— Begin —
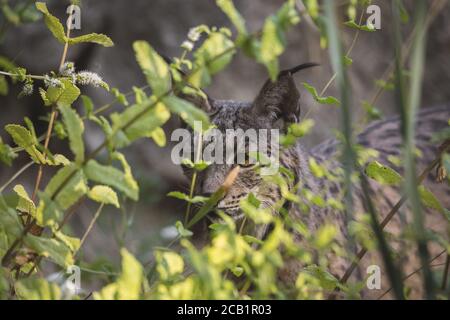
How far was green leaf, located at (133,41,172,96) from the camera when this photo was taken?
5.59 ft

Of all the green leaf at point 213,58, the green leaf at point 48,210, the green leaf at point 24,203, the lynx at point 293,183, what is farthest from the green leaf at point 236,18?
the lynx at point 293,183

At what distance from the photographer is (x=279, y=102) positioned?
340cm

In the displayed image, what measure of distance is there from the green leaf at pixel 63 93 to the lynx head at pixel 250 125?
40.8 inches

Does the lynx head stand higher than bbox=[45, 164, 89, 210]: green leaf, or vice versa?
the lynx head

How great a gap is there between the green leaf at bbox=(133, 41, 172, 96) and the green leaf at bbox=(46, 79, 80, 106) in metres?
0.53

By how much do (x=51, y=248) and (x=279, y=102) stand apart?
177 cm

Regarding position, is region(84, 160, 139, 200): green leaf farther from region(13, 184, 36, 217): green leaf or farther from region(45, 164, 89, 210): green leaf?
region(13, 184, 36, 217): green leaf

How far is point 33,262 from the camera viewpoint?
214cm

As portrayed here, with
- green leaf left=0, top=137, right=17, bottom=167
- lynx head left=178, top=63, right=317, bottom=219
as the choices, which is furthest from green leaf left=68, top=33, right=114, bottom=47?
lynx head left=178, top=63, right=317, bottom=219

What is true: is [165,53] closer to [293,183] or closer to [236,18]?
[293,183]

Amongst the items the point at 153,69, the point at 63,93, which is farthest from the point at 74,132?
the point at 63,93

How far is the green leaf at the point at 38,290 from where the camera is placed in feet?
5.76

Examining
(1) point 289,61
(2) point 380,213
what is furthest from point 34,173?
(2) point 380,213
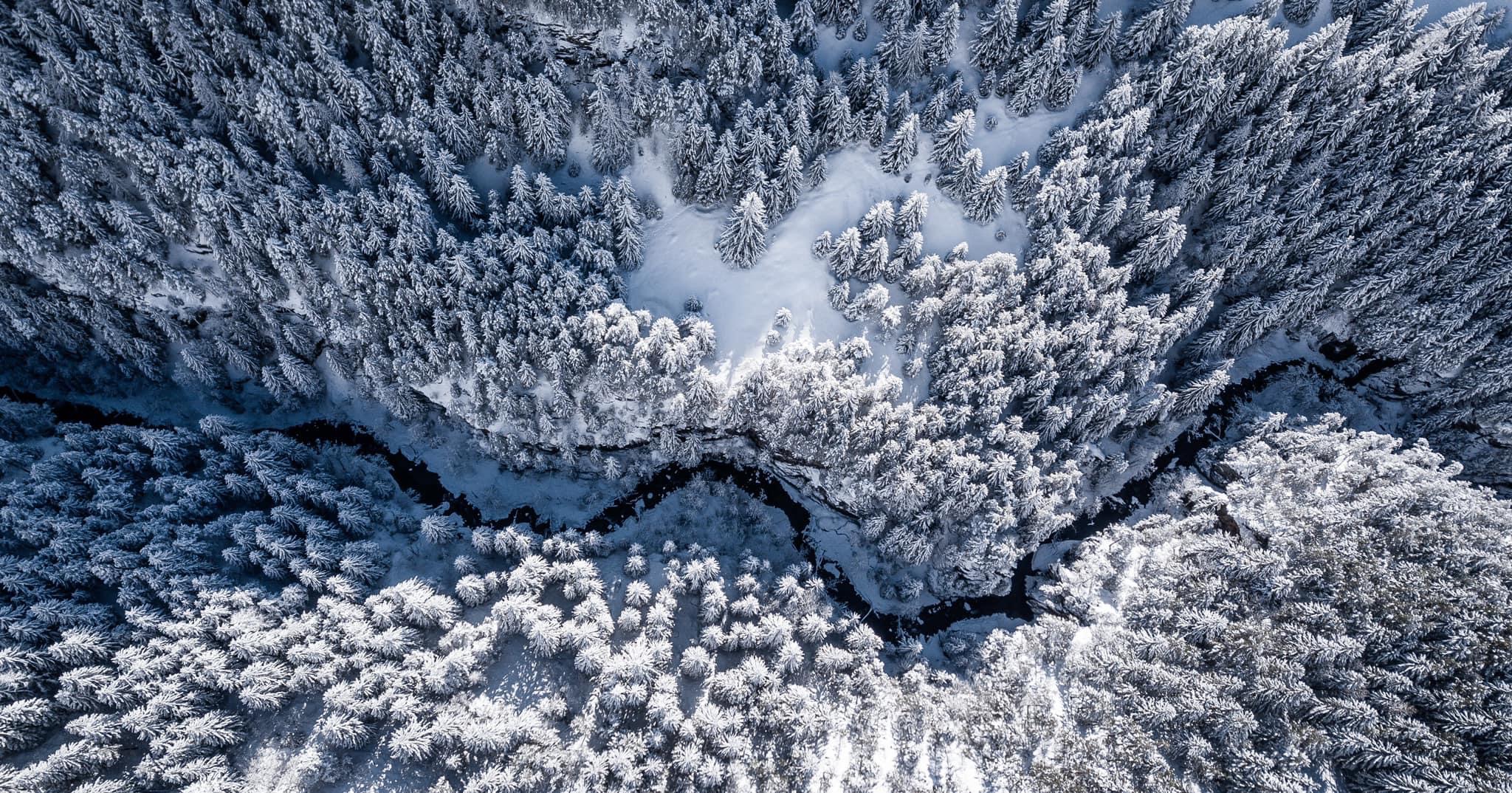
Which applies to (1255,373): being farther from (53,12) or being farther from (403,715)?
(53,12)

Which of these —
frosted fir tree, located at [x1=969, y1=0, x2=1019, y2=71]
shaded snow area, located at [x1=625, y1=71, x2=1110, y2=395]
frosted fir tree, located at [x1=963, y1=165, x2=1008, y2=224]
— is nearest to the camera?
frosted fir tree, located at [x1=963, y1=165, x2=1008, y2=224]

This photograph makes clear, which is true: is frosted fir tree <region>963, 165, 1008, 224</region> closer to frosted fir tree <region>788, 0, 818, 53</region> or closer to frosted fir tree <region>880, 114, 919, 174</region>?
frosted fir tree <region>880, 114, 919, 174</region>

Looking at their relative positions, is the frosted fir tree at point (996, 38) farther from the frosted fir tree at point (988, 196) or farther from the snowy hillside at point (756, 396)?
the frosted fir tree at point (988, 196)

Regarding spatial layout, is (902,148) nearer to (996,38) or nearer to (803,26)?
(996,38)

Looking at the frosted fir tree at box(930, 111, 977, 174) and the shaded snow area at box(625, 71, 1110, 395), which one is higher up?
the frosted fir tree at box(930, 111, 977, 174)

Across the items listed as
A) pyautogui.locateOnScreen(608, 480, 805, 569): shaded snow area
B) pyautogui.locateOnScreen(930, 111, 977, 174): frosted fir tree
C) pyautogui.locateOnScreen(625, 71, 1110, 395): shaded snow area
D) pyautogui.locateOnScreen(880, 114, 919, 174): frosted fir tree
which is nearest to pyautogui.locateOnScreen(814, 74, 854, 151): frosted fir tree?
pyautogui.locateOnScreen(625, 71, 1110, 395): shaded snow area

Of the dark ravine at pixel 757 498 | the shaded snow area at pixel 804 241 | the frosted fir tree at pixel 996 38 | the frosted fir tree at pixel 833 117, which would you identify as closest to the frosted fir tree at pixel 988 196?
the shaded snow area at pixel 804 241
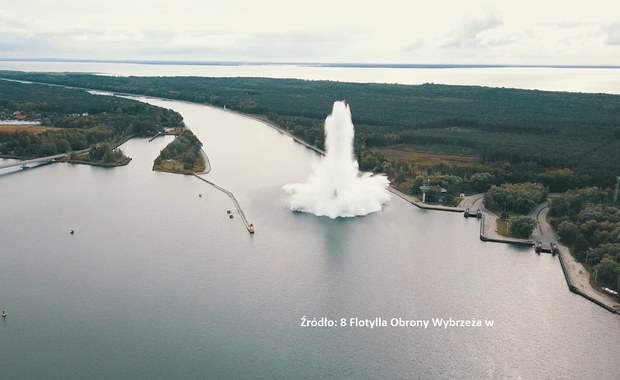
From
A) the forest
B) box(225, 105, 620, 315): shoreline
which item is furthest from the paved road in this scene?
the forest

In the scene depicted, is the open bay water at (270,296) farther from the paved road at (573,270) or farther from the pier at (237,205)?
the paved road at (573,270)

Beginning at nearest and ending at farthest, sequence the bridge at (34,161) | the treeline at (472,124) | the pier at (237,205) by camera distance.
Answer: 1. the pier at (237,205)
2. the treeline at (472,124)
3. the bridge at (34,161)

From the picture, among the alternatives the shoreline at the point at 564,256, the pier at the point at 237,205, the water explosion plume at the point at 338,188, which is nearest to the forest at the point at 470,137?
— End —
TO DO:
All lines from the one containing "In the scene" through the final line of the listing above are to be reproduced exactly; include both and add nothing.

OUTPUT BELOW:
In the scene depicted, is the open bay water at (270,296) farther from the paved road at (573,270) or farther from the pier at (237,205)?
the paved road at (573,270)

Beginning at nearest and ending at farthest, sequence the bridge at (34,161) | the treeline at (472,124) | the pier at (237,205) by camera distance.
Answer: 1. the pier at (237,205)
2. the treeline at (472,124)
3. the bridge at (34,161)

From the picture, among the alternatives the shoreline at the point at 564,256, the pier at the point at 237,205, the water explosion plume at the point at 338,188, which is nearest to the forest at the point at 470,137?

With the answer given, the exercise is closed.